• _What is required_
Would you write out the listing verbatim and skip every picture in it?

# # # #

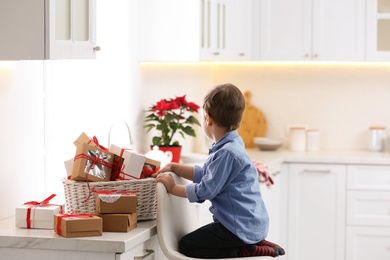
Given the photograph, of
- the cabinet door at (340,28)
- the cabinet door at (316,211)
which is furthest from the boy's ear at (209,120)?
the cabinet door at (340,28)

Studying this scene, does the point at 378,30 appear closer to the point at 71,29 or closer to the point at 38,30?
the point at 71,29

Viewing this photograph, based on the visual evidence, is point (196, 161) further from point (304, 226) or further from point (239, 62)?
point (239, 62)

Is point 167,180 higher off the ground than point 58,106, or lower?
lower

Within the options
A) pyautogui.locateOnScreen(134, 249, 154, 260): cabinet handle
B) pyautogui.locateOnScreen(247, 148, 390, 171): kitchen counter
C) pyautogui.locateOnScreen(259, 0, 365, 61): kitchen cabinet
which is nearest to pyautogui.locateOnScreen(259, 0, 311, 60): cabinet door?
pyautogui.locateOnScreen(259, 0, 365, 61): kitchen cabinet

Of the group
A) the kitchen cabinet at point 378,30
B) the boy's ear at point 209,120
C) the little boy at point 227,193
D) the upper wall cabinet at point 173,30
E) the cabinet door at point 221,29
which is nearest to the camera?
the little boy at point 227,193

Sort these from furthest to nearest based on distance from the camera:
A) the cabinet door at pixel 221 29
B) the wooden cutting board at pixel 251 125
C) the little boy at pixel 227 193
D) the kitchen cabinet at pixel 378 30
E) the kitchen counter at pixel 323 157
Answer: the wooden cutting board at pixel 251 125, the kitchen cabinet at pixel 378 30, the kitchen counter at pixel 323 157, the cabinet door at pixel 221 29, the little boy at pixel 227 193

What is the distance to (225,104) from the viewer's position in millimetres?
2941

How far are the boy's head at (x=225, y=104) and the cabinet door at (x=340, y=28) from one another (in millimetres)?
2564

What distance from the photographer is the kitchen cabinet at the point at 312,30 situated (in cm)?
536

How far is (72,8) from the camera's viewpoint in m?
2.82

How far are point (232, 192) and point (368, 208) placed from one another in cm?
249

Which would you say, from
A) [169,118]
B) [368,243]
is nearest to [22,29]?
[169,118]

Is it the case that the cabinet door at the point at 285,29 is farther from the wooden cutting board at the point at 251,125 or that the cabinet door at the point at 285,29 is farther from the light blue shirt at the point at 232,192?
the light blue shirt at the point at 232,192

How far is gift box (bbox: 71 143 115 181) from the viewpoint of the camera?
9.35 ft
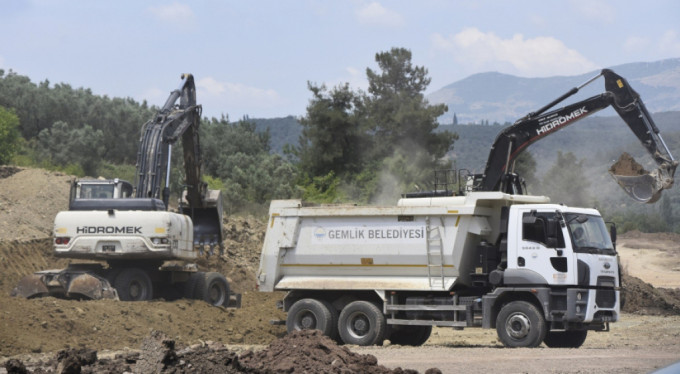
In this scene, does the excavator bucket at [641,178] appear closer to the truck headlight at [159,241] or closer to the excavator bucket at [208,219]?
the excavator bucket at [208,219]

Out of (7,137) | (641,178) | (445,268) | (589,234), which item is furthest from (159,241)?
(7,137)

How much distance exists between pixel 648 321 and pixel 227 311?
13.2 m

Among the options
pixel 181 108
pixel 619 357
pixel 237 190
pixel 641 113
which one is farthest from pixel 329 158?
pixel 619 357

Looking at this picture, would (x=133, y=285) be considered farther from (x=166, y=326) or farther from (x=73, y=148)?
(x=73, y=148)

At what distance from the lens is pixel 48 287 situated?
74.0ft

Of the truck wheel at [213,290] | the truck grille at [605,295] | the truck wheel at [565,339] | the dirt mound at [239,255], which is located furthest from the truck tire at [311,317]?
the dirt mound at [239,255]

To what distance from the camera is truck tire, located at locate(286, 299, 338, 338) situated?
20.7 meters

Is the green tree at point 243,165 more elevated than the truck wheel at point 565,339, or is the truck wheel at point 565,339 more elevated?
the green tree at point 243,165

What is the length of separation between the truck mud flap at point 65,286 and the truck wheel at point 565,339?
10.3m

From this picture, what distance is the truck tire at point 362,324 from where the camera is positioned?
2019 centimetres

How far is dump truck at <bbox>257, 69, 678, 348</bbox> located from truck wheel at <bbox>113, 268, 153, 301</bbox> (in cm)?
Answer: 410

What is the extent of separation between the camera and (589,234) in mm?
19344

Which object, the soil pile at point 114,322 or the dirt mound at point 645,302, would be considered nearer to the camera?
the soil pile at point 114,322

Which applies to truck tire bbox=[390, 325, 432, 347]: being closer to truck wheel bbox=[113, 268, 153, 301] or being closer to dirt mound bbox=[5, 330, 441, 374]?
truck wheel bbox=[113, 268, 153, 301]
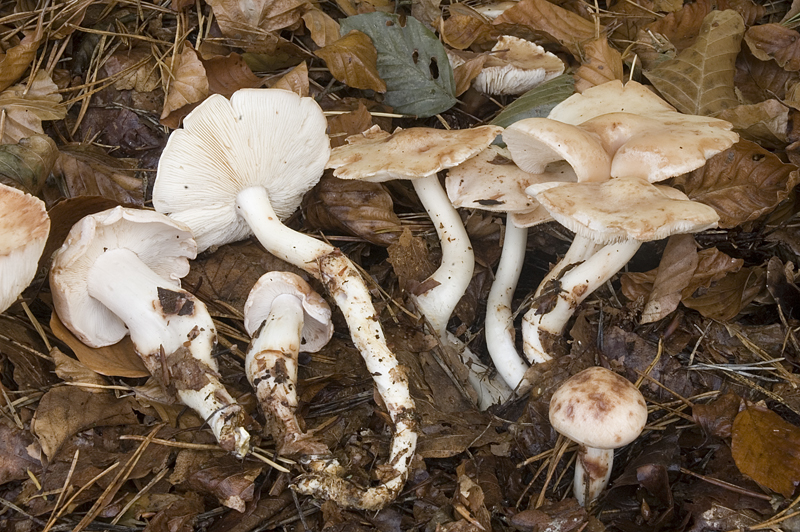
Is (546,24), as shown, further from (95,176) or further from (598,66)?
(95,176)

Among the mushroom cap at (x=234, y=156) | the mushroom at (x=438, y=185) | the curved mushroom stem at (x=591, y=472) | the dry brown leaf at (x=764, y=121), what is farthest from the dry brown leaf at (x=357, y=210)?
the dry brown leaf at (x=764, y=121)

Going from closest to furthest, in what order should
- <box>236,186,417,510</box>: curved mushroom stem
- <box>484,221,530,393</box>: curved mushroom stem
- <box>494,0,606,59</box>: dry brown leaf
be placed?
<box>236,186,417,510</box>: curved mushroom stem
<box>484,221,530,393</box>: curved mushroom stem
<box>494,0,606,59</box>: dry brown leaf

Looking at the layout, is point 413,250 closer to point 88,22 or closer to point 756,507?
point 756,507

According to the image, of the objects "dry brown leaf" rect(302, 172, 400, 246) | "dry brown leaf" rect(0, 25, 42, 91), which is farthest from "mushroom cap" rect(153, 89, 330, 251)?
"dry brown leaf" rect(0, 25, 42, 91)

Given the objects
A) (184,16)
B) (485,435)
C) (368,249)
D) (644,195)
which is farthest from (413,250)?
(184,16)

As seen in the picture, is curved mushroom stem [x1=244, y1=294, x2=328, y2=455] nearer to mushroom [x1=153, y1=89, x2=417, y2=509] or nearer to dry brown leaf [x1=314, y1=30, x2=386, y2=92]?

# # # #

• _Answer to the problem_
Given the photograph, of
- the cabinet door at (340,28)
- the cabinet door at (316,211)
which is furthest from the boy's ear at (209,120)?
the cabinet door at (340,28)

Studying this scene, does the point at 378,30 appear closer to the point at 71,29 or closer to the point at 38,30?
the point at 71,29

Viewing this photograph, based on the visual evidence, is point (196, 161) further from point (304, 226) or further from point (239, 62)?
point (239, 62)

Is point 167,180 higher off the ground than point 58,106, or lower?
lower

Within the options
A) pyautogui.locateOnScreen(134, 249, 154, 260): cabinet handle
B) pyautogui.locateOnScreen(247, 148, 390, 171): kitchen counter
C) pyautogui.locateOnScreen(259, 0, 365, 61): kitchen cabinet
which is nearest to pyautogui.locateOnScreen(259, 0, 311, 60): cabinet door?
pyautogui.locateOnScreen(259, 0, 365, 61): kitchen cabinet

Of the group
A) the kitchen cabinet at point 378,30
B) the boy's ear at point 209,120
C) the little boy at point 227,193
D) the upper wall cabinet at point 173,30
E) the cabinet door at point 221,29
which is nearest to the camera?
the little boy at point 227,193

Sort these from furthest to nearest based on distance from the camera:
A) the cabinet door at pixel 221 29
B) the wooden cutting board at pixel 251 125
C) the little boy at pixel 227 193
D) the kitchen cabinet at pixel 378 30
E) the kitchen counter at pixel 323 157
Answer: the wooden cutting board at pixel 251 125, the kitchen cabinet at pixel 378 30, the kitchen counter at pixel 323 157, the cabinet door at pixel 221 29, the little boy at pixel 227 193

What is the distance to (225,104) from the viewer's position in millimetres?
2941

How far are the boy's head at (x=225, y=104) and the cabinet door at (x=340, y=28) from one another (in millimetres)?
2564

What distance from the photographer is the kitchen cabinet at the point at 312,30 situated (in cm)?
536

How far is (72,8) from the camera's viewpoint in m?
2.82

How far are point (232, 192) and point (368, 208) placed from one another in cm?
249

Which would you say, from
A) [169,118]
B) [368,243]
is nearest to [22,29]?
[169,118]

Is it the case that the cabinet door at the point at 285,29 is farther from the wooden cutting board at the point at 251,125 or that the cabinet door at the point at 285,29 is farther from the light blue shirt at the point at 232,192?
the light blue shirt at the point at 232,192

How far is gift box (bbox: 71 143 115 181) from the viewpoint of the camera?
9.35 ft
In this scene, does the excavator bucket at [641,178] appear closer to the truck headlight at [159,241] or closer to the excavator bucket at [208,219]?
the excavator bucket at [208,219]

Out of (7,137) | (641,178) | (445,268) | (589,234), which item is furthest from (159,241)?
(7,137)

How much distance exists between pixel 648 321 and pixel 227 311?
13.2 m

Among the options
pixel 181 108
pixel 619 357
pixel 237 190
pixel 641 113
which one is farthest from pixel 329 158?
pixel 619 357

Looking at this picture, would (x=133, y=285) be considered farther from (x=166, y=326) or farther from (x=73, y=148)?
(x=73, y=148)

At what distance from the lens is pixel 48 287 situated?
74.0ft

Of the truck wheel at [213,290] | the truck grille at [605,295] | the truck wheel at [565,339] | the dirt mound at [239,255], which is located furthest from the truck tire at [311,317]?
the dirt mound at [239,255]

To what distance from the camera is truck tire, located at locate(286, 299, 338, 338) situated?
20.7 meters

Is the green tree at point 243,165 more elevated than the truck wheel at point 565,339, or is the truck wheel at point 565,339 more elevated?
the green tree at point 243,165

What is the length of separation between the truck mud flap at point 65,286 and the truck wheel at point 565,339?
10.3m

From this picture, what distance is the truck tire at point 362,324 from where the camera is positioned?
2019 centimetres

How far is dump truck at <bbox>257, 69, 678, 348</bbox> located from truck wheel at <bbox>113, 268, 153, 301</bbox> (in cm)?
Answer: 410

What is the extent of separation between the camera and (589,234) in mm?
19344

Which object, the soil pile at point 114,322 or the dirt mound at point 645,302, would be considered nearer to the camera?
the soil pile at point 114,322

Which applies to truck tire bbox=[390, 325, 432, 347]: being closer to truck wheel bbox=[113, 268, 153, 301] or being closer to dirt mound bbox=[5, 330, 441, 374]?
truck wheel bbox=[113, 268, 153, 301]
Is (546,24), as shown, further from (95,176) or further from (598,66)?
(95,176)

Among the mushroom cap at (x=234, y=156) | the mushroom at (x=438, y=185) | the curved mushroom stem at (x=591, y=472) | the dry brown leaf at (x=764, y=121), what is farthest from the dry brown leaf at (x=357, y=210)?
the dry brown leaf at (x=764, y=121)

Going from closest to furthest, in what order should
- <box>236,186,417,510</box>: curved mushroom stem
- <box>484,221,530,393</box>: curved mushroom stem
- <box>494,0,606,59</box>: dry brown leaf
be placed?
<box>236,186,417,510</box>: curved mushroom stem
<box>484,221,530,393</box>: curved mushroom stem
<box>494,0,606,59</box>: dry brown leaf

Looking at the layout, is point 413,250 closer to point 88,22 or closer to point 756,507?
point 756,507

According to the image, of the objects "dry brown leaf" rect(302, 172, 400, 246) | "dry brown leaf" rect(0, 25, 42, 91), which is farthest from "mushroom cap" rect(153, 89, 330, 251)?
"dry brown leaf" rect(0, 25, 42, 91)

Given the objects
A) (184,16)
B) (485,435)
C) (368,249)
D) (644,195)
which is farthest from (413,250)?
(184,16)

As seen in the picture, is curved mushroom stem [x1=244, y1=294, x2=328, y2=455] nearer to mushroom [x1=153, y1=89, x2=417, y2=509] or nearer to dry brown leaf [x1=314, y1=30, x2=386, y2=92]?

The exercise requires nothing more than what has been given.